WHAT IS REQUIRED: Print each record exactly, with no word added or removed.

DATA FOR THIS EXERCISE:
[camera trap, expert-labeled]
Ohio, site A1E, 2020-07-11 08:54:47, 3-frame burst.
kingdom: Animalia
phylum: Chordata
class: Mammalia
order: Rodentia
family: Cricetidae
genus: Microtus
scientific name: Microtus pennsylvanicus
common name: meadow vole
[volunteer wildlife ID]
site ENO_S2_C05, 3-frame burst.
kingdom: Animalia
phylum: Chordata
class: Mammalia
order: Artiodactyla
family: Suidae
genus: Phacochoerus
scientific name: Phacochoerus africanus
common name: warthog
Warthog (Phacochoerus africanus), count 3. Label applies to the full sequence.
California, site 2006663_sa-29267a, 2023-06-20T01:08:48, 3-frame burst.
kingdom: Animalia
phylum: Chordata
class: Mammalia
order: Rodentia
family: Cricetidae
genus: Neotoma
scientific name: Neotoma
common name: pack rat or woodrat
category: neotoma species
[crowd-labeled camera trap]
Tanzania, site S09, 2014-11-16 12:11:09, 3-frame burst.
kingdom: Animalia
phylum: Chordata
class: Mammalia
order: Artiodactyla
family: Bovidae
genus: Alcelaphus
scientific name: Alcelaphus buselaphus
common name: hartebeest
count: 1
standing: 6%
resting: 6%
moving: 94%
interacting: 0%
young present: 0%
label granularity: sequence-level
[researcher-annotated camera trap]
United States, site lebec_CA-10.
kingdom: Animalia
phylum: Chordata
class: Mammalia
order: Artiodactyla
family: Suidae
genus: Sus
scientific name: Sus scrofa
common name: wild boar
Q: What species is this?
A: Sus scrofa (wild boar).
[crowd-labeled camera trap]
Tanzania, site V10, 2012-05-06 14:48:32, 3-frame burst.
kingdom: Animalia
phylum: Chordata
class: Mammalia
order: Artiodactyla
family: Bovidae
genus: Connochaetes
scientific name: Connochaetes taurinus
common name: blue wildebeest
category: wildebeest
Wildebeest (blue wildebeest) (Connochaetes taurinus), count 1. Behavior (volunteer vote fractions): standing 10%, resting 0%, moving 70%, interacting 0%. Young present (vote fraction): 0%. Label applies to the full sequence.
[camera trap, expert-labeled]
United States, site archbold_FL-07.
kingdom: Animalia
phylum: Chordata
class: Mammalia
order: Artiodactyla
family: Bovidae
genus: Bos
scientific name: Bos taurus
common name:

RESPONSE AREA:
[camera trap, expert-labeled]
Ohio, site A1E, 2020-07-11 08:54:47, 3-frame burst.
kingdom: Animalia
phylum: Chordata
class: Mammalia
order: Rodentia
family: Cricetidae
genus: Microtus
scientific name: Microtus pennsylvanicus
common name: meadow vole
[volunteer wildlife ID]
site ENO_S2_C05, 3-frame burst.
kingdom: Animalia
phylum: Chordata
class: Mammalia
order: Artiodactyla
family: Suidae
genus: Phacochoerus
scientific name: Phacochoerus africanus
common name: warthog
Warthog (Phacochoerus africanus), count 3. Label applies to the full sequence.
California, site 2006663_sa-29267a, 2023-06-20T01:08:48, 3-frame burst.
kingdom: Animalia
phylum: Chordata
class: Mammalia
order: Rodentia
family: Cricetidae
genus: Neotoma
scientific name: Neotoma
common name: pack rat or woodrat
category: neotoma species
[crowd-labeled camera trap]
Tanzania, site S09, 2014-11-16 12:11:09, 3-frame burst.
kingdom: Animalia
phylum: Chordata
class: Mammalia
order: Artiodactyla
family: Bovidae
genus: Alcelaphus
scientific name: Alcelaphus buselaphus
common name: hartebeest
count: 1
standing: 6%
resting: 6%
moving: 94%
interacting: 0%
young present: 0%
label granularity: sequence-level
[researcher-annotated camera trap]
United States, site lebec_CA-10.
kingdom: Animalia
phylum: Chordata
class: Mammalia
order: Artiodactyla
family: Suidae
genus: Sus
scientific name: Sus scrofa
common name: wild boar
Q: What species is this?
A: Sus scrofa (wild boar).
[crowd-labeled camera trap]
Tanzania, site V10, 2012-05-06 14:48:32, 3-frame burst.
kingdom: Animalia
phylum: Chordata
class: Mammalia
order: Artiodactyla
family: Bovidae
genus: Connochaetes
scientific name: Connochaetes taurinus
common name: blue wildebeest
category: wildebeest
Wildebeest (blue wildebeest) (Connochaetes taurinus), count 1. Behavior (volunteer vote fractions): standing 10%, resting 0%, moving 70%, interacting 0%. Young present (vote fraction): 0%. Label applies to the full sequence.
[camera trap, expert-labeled]
United States, site archbold_FL-07.
kingdom: Animalia
phylum: Chordata
class: Mammalia
order: Artiodactyla
family: Bovidae
genus: Bos
scientific name: Bos taurus
common name:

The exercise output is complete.